Peter Jones balances the demands of a £200m telecommunications firm, a TV production company and numerous Dragons’ Den investments, but none of those provided him with his proudest business moment. He tells Growing Business about his latest passion
It’s hard not to be impressed by the diversity of interests Peter Jones commands, but some of his more familiar traits should make him easier to dislike: the infamous sneer and withering comments with which inadequate Dragons’ Den hopefuls are dismissed, for example.
His critics, meanwhile, have done some sneering of their own, particularly about American Inventor, the TV show he dreamt up with friend Simon Cowell, presumably for the gall he displayed in adapting the Dragons’ Den formula and turning it into a gaudy stateside success for his television production firm, Peter Jones TV.
But then Jones comes in several guises: the maverick investor whose hand can’t be read by his fellow Dragons, but still claims the show’s best investment record; the one-man brand who’s put his name to numerous advertising campaigns, a book, board game and even a range of socks; and the telecoms magnate who’s as fired up as ever about growing Phones International, the £200m-turnover business he founded in 1998.
I leave my meeting with him at his Marlow, Buckinghamshire HQ still unsure which incarnation I’ve just met, but disarmed by the sheer enthusiasm of a man I’d feared it could be hard to warm to.
Angel’s academy
It might be difficult to judge what gets most of Jones’ attention these days – Phones International, which sells and distributes mobile communications products and is still growing organically and acquisitively, or his public persona, which demands frequent international travel, filming time, photoshoots and numerous personal appearances. But it doesn’t take me long to work out what he’s currently most passionate about.

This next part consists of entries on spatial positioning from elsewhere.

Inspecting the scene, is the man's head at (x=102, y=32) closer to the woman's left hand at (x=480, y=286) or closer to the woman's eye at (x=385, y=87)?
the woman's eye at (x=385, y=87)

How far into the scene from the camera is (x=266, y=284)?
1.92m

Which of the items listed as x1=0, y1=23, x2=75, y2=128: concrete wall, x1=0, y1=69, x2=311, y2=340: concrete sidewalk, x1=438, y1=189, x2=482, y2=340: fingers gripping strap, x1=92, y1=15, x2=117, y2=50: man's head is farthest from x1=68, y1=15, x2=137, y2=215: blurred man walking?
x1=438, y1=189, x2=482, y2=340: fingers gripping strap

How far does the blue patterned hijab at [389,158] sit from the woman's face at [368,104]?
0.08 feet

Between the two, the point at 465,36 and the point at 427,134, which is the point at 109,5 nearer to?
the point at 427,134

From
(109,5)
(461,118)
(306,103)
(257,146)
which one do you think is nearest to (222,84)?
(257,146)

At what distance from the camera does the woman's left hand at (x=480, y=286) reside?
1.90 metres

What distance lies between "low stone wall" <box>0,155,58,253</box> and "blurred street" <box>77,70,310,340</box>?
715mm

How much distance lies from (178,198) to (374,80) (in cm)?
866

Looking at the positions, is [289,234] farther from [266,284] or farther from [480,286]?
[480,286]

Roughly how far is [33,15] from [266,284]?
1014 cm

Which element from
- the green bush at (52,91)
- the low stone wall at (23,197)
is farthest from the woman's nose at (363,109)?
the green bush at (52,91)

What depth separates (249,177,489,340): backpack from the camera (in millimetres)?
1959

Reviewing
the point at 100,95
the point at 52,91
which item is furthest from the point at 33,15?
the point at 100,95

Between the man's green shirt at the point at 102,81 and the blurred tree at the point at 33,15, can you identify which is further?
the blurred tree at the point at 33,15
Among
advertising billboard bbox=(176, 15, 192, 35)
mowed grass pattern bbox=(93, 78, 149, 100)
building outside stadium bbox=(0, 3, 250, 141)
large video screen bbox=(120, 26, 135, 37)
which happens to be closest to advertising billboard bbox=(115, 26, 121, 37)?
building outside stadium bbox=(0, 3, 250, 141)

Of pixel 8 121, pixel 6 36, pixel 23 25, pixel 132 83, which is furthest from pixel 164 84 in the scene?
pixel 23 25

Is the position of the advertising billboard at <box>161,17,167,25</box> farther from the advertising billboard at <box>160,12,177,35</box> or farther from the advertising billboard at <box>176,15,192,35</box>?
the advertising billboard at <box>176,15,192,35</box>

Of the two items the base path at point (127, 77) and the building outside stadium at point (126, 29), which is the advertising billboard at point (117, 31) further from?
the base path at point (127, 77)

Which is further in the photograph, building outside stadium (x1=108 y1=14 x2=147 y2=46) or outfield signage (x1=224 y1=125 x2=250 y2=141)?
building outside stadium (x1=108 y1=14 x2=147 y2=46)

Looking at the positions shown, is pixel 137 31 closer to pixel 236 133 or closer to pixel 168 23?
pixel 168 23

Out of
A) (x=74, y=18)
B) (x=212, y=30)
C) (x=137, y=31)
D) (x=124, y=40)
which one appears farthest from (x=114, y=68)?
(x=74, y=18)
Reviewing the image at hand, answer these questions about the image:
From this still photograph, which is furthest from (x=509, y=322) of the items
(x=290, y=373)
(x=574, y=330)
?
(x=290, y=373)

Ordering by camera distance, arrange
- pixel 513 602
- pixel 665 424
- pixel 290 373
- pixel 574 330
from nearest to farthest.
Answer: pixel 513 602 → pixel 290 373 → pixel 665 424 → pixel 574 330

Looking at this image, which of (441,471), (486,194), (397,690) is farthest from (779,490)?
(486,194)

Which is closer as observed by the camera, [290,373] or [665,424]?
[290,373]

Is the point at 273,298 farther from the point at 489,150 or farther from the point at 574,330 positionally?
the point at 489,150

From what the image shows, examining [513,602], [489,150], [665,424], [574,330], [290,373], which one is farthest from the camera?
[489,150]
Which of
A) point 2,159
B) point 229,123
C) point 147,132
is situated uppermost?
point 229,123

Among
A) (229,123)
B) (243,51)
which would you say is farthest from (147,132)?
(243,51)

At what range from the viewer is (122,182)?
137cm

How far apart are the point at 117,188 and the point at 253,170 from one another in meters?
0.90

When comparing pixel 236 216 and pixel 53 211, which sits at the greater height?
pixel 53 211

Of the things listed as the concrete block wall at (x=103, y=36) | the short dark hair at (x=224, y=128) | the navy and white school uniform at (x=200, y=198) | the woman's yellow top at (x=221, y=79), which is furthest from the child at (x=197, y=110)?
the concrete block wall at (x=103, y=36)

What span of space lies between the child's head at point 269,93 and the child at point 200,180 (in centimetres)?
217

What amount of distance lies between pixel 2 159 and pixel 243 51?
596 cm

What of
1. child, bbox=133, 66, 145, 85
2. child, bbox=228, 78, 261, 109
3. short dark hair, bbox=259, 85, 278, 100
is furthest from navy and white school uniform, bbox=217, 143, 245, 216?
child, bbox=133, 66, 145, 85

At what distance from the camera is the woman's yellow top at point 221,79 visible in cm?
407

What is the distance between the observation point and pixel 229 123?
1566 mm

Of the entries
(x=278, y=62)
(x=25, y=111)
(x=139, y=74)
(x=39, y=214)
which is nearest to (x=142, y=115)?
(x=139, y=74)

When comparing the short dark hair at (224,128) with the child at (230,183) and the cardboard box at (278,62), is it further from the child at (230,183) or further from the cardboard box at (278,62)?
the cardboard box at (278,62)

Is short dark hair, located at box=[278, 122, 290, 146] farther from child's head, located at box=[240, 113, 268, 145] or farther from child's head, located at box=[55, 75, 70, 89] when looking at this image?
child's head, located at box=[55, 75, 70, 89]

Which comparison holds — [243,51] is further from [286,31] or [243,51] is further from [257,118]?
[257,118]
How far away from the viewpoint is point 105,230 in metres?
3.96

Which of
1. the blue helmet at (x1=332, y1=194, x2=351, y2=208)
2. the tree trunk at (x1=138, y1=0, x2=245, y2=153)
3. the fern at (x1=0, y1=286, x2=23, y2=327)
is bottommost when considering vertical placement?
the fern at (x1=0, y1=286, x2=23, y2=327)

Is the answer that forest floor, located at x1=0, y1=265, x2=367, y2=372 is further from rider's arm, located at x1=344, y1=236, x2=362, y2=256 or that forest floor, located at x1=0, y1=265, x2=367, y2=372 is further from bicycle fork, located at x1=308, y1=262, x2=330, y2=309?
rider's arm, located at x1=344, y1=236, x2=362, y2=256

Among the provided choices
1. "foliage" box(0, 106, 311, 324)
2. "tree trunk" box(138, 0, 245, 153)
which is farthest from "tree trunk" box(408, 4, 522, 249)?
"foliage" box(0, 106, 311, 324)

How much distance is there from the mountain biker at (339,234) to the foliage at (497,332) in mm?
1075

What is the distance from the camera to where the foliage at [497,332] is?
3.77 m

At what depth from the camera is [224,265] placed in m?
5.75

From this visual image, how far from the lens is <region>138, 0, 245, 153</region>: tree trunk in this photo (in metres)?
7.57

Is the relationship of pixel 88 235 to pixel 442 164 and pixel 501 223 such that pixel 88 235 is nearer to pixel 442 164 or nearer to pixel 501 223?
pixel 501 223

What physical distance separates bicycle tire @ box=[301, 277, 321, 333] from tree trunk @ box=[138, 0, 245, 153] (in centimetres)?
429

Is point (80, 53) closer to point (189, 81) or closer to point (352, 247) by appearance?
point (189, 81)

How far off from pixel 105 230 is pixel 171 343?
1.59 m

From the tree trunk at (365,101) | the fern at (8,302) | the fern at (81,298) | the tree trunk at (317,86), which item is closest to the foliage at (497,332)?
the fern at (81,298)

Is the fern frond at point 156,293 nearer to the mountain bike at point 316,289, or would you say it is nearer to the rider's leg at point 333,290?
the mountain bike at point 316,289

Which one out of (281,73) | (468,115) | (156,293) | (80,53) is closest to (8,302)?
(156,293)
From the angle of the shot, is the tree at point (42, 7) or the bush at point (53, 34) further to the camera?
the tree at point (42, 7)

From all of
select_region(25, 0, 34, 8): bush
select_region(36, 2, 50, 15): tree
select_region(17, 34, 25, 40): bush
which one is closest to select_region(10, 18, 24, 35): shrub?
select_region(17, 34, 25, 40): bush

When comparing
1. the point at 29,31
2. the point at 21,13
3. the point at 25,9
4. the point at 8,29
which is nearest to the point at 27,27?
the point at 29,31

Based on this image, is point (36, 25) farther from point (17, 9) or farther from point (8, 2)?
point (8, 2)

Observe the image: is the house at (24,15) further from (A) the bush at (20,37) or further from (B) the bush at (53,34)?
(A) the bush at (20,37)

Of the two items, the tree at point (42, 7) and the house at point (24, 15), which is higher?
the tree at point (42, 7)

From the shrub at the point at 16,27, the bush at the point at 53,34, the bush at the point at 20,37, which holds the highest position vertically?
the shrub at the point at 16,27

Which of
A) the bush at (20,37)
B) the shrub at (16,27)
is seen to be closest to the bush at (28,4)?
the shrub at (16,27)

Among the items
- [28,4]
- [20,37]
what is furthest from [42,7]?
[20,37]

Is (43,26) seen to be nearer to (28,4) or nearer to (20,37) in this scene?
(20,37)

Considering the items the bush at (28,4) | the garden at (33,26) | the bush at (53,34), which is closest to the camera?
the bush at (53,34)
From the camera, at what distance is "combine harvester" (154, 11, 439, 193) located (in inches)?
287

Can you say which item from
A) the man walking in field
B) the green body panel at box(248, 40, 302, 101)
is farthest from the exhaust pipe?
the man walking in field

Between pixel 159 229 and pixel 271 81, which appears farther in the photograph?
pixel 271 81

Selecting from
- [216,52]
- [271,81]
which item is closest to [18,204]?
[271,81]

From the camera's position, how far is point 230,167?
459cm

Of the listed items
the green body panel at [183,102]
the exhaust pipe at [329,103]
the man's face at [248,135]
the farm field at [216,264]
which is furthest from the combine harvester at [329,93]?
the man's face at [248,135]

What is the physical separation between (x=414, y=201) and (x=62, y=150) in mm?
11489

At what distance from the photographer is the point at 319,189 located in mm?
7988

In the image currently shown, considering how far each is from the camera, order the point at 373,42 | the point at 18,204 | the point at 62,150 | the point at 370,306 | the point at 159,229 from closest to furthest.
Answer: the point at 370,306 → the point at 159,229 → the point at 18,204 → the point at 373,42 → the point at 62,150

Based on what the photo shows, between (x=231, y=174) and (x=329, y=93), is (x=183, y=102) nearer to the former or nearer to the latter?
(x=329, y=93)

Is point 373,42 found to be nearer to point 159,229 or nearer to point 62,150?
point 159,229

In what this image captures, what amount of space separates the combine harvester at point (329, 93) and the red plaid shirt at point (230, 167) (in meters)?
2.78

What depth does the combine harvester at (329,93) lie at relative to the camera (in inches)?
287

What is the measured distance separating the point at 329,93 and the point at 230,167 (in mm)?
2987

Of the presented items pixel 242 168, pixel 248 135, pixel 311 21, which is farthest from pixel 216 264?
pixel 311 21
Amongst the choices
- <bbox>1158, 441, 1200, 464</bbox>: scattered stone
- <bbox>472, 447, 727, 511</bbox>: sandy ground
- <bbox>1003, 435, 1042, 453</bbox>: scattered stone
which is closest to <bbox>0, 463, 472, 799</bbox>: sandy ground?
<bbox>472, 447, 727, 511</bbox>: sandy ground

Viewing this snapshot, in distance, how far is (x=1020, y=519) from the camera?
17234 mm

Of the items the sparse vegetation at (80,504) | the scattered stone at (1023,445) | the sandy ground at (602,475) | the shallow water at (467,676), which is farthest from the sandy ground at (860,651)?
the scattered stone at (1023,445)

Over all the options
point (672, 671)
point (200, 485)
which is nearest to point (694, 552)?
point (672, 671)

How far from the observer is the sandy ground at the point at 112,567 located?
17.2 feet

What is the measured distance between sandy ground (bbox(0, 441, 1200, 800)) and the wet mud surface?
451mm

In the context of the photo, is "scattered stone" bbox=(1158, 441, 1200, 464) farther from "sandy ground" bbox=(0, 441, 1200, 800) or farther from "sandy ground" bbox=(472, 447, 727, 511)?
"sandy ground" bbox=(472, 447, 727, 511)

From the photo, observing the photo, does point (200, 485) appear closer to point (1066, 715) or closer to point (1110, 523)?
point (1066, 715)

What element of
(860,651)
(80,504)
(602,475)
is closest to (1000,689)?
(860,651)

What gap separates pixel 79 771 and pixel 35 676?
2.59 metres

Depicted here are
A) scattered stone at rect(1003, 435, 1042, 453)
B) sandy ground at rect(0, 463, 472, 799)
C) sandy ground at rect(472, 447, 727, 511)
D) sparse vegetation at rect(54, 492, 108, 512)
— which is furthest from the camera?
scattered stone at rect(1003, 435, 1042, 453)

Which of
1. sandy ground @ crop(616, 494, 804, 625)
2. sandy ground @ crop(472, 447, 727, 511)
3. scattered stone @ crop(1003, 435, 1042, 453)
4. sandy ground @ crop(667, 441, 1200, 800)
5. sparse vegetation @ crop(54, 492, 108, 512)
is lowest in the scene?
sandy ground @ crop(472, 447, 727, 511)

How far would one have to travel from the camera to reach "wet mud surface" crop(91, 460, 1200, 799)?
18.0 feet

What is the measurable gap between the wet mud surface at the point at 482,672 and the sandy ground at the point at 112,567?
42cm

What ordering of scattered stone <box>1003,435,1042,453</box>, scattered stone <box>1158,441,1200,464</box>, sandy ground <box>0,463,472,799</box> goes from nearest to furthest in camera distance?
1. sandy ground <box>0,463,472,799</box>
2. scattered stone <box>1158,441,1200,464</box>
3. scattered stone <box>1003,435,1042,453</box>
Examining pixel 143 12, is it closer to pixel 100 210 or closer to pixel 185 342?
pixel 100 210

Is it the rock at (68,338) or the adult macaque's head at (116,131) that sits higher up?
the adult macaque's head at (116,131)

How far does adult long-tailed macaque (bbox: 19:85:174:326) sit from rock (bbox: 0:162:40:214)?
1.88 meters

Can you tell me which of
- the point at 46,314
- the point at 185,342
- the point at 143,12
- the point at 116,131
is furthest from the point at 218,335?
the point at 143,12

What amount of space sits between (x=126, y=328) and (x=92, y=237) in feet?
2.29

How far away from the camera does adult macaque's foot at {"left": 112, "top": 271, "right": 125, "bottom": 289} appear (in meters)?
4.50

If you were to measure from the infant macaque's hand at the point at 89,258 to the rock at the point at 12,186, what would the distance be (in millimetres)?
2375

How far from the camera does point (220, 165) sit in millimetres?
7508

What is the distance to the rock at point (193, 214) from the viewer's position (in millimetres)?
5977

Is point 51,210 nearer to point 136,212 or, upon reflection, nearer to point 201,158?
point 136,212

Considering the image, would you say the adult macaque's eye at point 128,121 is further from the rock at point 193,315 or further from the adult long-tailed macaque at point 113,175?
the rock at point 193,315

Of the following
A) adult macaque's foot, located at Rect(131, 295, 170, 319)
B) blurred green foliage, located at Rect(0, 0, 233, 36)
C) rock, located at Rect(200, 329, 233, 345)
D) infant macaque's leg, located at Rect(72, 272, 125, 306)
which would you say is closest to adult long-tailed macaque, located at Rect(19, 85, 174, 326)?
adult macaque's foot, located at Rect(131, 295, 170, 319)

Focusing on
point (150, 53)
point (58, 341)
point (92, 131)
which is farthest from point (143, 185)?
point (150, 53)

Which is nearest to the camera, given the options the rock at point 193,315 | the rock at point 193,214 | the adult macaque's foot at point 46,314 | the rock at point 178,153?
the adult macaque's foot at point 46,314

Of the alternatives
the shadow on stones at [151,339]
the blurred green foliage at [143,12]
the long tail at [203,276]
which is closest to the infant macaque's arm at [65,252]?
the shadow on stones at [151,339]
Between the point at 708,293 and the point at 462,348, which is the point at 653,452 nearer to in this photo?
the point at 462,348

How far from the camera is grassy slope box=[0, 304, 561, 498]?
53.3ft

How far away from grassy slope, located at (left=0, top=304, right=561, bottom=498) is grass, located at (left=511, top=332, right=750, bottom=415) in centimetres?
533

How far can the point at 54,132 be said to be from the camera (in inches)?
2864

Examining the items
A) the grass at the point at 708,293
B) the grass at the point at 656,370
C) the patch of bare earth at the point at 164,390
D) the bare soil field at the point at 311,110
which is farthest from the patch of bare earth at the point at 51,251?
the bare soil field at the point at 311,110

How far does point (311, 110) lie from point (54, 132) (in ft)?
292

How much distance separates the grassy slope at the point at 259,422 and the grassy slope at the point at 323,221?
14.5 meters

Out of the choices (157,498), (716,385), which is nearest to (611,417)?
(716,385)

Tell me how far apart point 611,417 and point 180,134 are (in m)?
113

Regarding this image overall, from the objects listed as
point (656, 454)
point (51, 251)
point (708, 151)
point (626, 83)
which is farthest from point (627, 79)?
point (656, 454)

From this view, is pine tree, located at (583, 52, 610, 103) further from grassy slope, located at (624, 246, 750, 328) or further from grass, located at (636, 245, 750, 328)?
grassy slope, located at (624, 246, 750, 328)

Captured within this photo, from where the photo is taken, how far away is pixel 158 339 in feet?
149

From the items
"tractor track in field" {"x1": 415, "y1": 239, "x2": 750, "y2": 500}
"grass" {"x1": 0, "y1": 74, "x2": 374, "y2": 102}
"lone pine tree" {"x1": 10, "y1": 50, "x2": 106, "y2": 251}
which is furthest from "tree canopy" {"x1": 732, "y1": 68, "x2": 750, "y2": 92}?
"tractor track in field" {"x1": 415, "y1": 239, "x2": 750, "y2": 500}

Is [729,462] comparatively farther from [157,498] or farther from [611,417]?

Last October, the government committed an initial £8m over four years to a National Enterprise Academy (NEA), which will provide the first full-time accredited courses in enterprise and entrepreneurship, providing fledgling tycoons with the skills to set up and run a business. Jones didn’t just put his name to the school, it was his brainchild. He committed £4m of his own money and went through an exhausting Whitehall process to secure public funding.
His trademark persistence paid off, and the academy’s first batch of students have just graduated from a six-month tester programme. Now, £40m has been committed over five years to bring the concept to nine regions of England, and then to Scotland and Wales, with plans to process 12,000 students by 2012.
“That’s the proudest thing I could ever do in my life apart from having my own kids,” Jones beams. “It’s got nothing to do with going out there and saying: ‘I want to give something back.’ It’s a mindset-based curriculum that’s very testing to students, and it’s the first academy of its type in Britain. It’s a proven, working model.”
Indeed, students will graduate from the academy with Edexcel-accredited NVQ qualifications, having benefited from hands-on lessons in business from a
stellar list of UK entrepreneurs.
Jones’ charm and enviable contact book, which includes close friends Philip Green and Gordon Brown, also came in handy when building support for his idea in the face of a rival bid for public funding from James Dyson, who wanted to establish a national engineering academy.
When Jones won through, The Sunday Times reported that Dyson suggested that his plans were rejected in favour of the Dragon’s on the basis of spin. Dyson wrote a letter to the then skills secretary John Denham in which he argued that a skills gap acknowledged in more than one government report was being overlooked in favour of other more “eye-catching subjects”.
“His quote was something along the lines of ‘they went for a celebrity-driven option’,” says Jones. “I find that interesting when he’s a guy on TV advertising his own product. Everyone knows James Dyson. He’s probably more famous than me.”